#### Extracted data ####

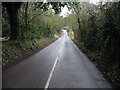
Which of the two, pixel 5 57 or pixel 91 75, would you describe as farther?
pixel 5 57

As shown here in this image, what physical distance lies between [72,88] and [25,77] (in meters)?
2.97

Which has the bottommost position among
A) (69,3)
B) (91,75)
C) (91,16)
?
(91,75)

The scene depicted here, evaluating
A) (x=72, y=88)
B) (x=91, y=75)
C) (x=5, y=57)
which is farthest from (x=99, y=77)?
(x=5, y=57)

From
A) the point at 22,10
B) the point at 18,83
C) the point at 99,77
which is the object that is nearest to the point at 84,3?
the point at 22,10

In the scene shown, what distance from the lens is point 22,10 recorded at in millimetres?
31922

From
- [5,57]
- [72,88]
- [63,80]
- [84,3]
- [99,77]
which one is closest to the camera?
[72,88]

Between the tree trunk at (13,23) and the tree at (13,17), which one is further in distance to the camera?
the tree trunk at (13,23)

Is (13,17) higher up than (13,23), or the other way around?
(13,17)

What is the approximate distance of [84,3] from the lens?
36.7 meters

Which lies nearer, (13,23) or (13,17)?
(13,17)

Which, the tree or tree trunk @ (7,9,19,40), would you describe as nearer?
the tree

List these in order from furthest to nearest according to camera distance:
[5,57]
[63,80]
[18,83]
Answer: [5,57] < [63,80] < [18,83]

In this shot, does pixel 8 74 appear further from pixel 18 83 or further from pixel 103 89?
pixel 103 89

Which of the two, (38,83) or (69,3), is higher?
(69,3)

####
#### Extracted data ####

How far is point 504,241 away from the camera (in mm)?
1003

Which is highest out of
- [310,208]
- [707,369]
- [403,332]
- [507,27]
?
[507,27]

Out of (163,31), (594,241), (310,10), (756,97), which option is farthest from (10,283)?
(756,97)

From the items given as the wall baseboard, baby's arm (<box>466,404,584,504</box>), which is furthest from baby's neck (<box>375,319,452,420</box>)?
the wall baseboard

####

Please render everything from the line containing "What is the" down to the line containing "Answer: [5,57] < [63,80] < [18,83]" as a Markdown table with the columns Row and Line. Number the rows and omit blank lines.

▶ _Response_:
| Row | Line |
|---|---|
| 1 | What is the approximate distance of [84,3] from the lens? |
| 2 | 36.7 meters |
| 3 | Which lies nearer, (13,23) or (13,17)? |
| 4 | (13,17) |
| 5 | Which, the tree or tree trunk @ (7,9,19,40), would you describe as nearer? |
| 6 | the tree |
| 7 | List these in order from furthest to nearest according to camera distance: |
| 8 | [5,57] |
| 9 | [63,80] |
| 10 | [18,83] |
| 11 | Answer: [5,57] < [63,80] < [18,83] |